Types of Figure Skating Competitions
International competitions sanctioned are sanctioned by the International Skating Union. These competitions are held using ISU rules; skaters are entered by their respective national skating federations. ISU Championships are:
- World Figure Skating Championships, European Figure Skating Championships, Four Continents Figure Skating Championships, World Synchronized Skating Championships, World Junior Figure Skating Championships
- Figure skating at the Olympic Games
- Senior invitational international competitions, such as the ISU Grand Prix of Figure Skating.
Other international competitions (“B internationals”) are held as well.
Junior international competitions are held such as the ISU Junior Grand Prix and other “B” level junior events.
National championships held by individual national skating federations are governed by their respective rules. .
Qualifying competitions for the national championships are held by some larger countries with many skaters. .
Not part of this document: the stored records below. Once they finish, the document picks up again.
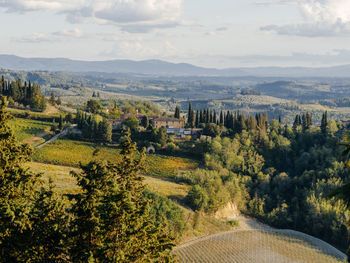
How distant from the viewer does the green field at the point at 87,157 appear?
238 ft

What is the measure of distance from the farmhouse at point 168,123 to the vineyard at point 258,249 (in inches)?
1918

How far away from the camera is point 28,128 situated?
89625mm

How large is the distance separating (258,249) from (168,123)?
56540mm

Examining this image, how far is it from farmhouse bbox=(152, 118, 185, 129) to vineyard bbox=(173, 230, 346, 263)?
48723mm

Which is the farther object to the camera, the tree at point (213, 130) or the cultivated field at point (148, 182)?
the tree at point (213, 130)

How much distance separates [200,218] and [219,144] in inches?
1096

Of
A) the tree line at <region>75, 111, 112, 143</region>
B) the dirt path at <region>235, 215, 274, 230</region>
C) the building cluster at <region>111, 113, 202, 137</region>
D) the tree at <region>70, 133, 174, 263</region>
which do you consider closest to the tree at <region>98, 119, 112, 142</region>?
the tree line at <region>75, 111, 112, 143</region>

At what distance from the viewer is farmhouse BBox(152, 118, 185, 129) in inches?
4055

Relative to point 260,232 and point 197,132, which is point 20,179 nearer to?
point 260,232

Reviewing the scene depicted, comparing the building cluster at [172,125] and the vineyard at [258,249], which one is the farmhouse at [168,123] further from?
the vineyard at [258,249]

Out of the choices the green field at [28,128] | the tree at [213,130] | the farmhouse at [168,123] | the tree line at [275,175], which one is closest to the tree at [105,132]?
the green field at [28,128]

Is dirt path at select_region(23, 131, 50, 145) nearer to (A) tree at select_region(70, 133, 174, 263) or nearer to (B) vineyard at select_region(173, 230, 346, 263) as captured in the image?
(B) vineyard at select_region(173, 230, 346, 263)

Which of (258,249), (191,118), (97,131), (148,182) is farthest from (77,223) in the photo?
(191,118)

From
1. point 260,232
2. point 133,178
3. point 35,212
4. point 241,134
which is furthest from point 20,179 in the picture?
point 241,134
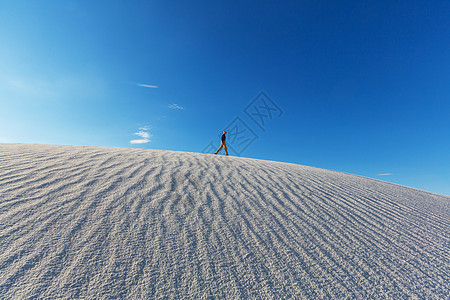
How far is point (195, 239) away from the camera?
114 inches

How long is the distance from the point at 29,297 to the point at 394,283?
4.15 metres

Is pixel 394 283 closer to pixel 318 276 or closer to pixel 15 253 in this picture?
pixel 318 276

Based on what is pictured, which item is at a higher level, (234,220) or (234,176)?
(234,176)

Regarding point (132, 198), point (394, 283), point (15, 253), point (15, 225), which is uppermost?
point (132, 198)

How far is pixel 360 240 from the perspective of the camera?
3.48 metres

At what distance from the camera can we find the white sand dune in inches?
87.8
National championships in lower age or skill divisions, such as junior and novice, are held in some countries.
United States National Championship Structure
- Senior (also known as Championship)
Unlike the International Skating Union, which categorizes novice, junior, and senior skaters by age, in the US these are test or skill levels. For example, a skater who competes in the junior division must have passed the junior skating test in that particular discipline, but not yet the senior test. In practice, the skills required to pass the tests are well below those that are required to be competitive at the corresponding level, and skaters choose which level to test based on the level they think they can compete at successfully, rather than vice-versa.
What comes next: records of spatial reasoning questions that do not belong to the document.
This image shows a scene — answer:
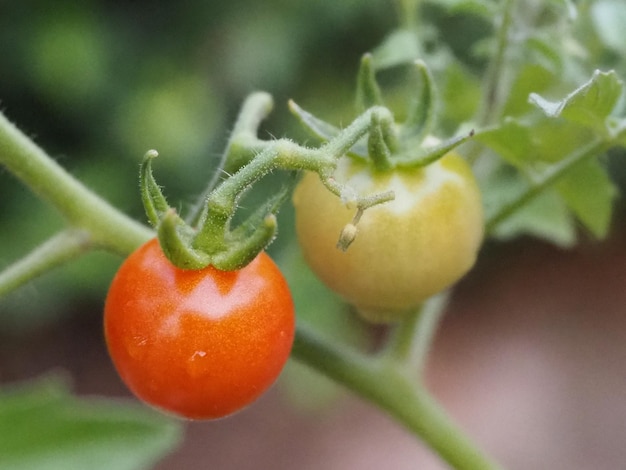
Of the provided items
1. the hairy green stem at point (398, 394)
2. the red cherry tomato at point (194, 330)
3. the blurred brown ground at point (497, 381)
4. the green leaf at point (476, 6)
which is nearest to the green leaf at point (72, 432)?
the hairy green stem at point (398, 394)

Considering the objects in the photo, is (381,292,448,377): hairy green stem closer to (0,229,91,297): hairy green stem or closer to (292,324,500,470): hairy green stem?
(292,324,500,470): hairy green stem

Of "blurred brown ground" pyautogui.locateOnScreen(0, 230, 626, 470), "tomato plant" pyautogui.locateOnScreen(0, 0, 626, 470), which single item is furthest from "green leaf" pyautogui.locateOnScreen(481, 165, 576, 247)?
"blurred brown ground" pyautogui.locateOnScreen(0, 230, 626, 470)

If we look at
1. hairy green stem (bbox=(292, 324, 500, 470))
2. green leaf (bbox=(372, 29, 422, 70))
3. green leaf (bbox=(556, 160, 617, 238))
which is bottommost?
hairy green stem (bbox=(292, 324, 500, 470))

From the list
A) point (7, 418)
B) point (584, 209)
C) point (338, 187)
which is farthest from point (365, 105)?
point (7, 418)

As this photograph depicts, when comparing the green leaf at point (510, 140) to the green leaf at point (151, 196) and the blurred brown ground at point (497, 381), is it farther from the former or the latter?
the blurred brown ground at point (497, 381)

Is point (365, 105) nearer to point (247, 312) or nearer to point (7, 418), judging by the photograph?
point (247, 312)

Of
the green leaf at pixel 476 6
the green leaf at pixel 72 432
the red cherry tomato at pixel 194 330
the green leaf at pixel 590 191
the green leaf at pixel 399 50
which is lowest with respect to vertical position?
the green leaf at pixel 72 432
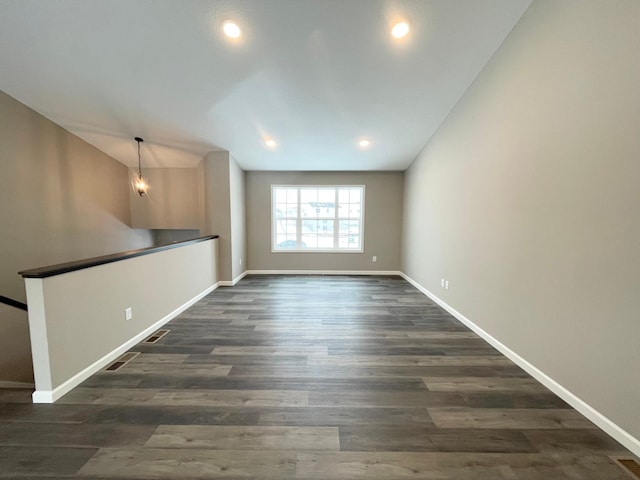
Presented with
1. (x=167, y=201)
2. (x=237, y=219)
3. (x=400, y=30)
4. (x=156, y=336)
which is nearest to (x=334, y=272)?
(x=237, y=219)

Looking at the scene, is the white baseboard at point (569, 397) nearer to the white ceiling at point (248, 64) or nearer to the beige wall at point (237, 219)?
the white ceiling at point (248, 64)

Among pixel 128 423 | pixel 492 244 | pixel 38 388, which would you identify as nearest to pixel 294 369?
pixel 128 423

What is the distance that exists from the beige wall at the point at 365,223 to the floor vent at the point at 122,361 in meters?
3.39

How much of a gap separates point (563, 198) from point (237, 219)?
15.6ft

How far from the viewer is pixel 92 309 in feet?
6.69

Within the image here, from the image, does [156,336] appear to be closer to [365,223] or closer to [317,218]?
[317,218]

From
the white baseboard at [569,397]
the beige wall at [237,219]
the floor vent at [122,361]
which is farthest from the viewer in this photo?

The national novice, junior, and senior competitions in men and ladies singles, pair skating, and ice dancing are held at the U.S. Figure Skating Championships each year. The national juvenile and intermediate competitions are held at a separate event known as the “U.S. Junior Championships” (but note that the “juniors” do not compete here).
The qualifying season for novice, junior, and senior skaters begins at one of nine regional championships, which are now typically held in the first half of October. The top four skaters from each regional advance to one of three sectional championships in November, from which the top four advance to the national championship in January. (Up until the 1990s, competitions were held later in the season, with regional’s typically in November and sectionals often not until January.)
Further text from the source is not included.